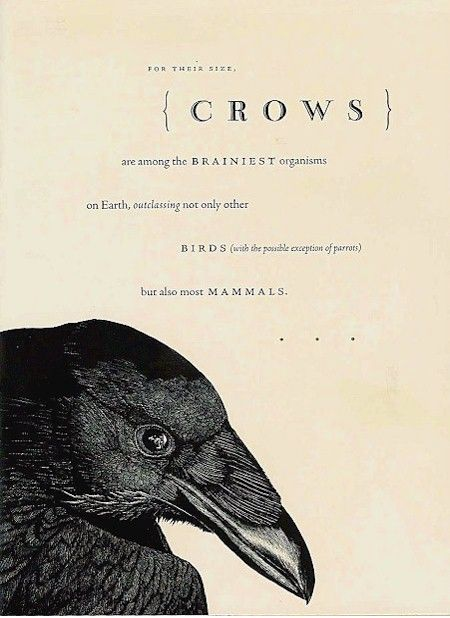 The Cherokees believe that crows represent intuition and that they are messengers of the Great Spirit.   I love crows. We have a lot them around here.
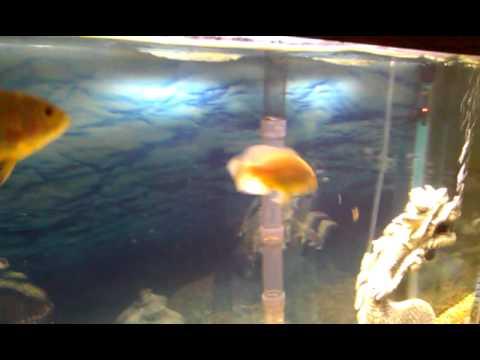 lemon oscar fish - photo #33
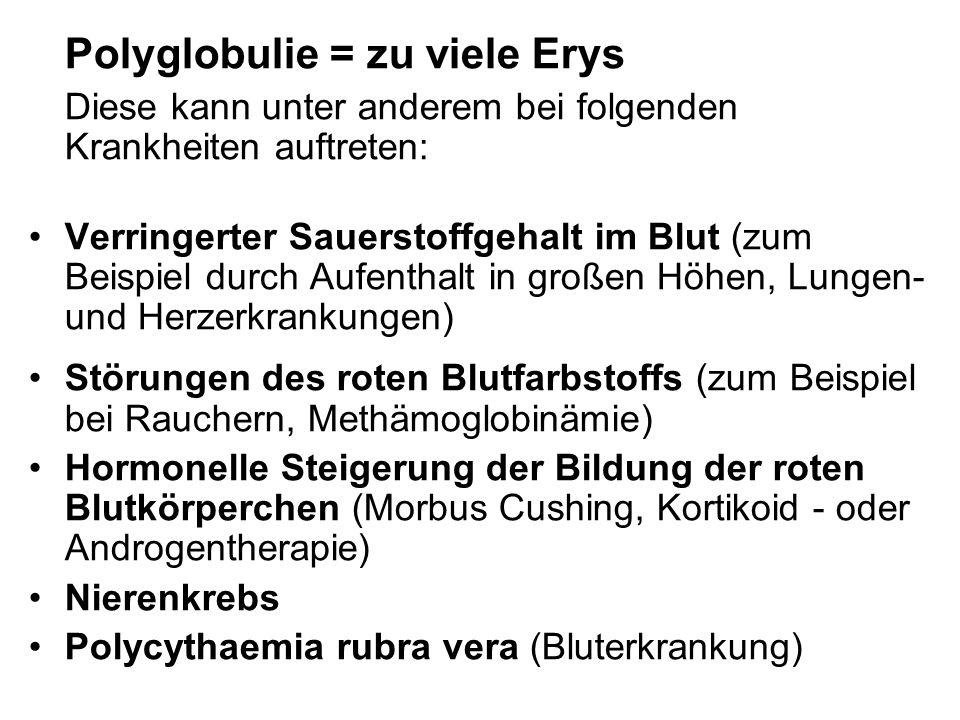 Polyglobulie = zu viele Erys Diese kann unter anderem bei folgenden Krankheiten auftreten: Verringerter Sauerstoffgehalt im Blut (zum Beispiel durch A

*Task prompt*: Give the data above again, exactly, with every picture removed.

*Result*:
 The Cherokees believe that crows represent intuition and that they are messengers of the Great Spirit.   I love crows. We have a lot them around here.
 lemon oscar fish - photo #33
 Polyglobulie = zu viele Erys Diese kann unter anderem bei folgenden Krankheiten auftreten: Verringerter Sauerstoffgehalt im Blut (zum Beispiel durch A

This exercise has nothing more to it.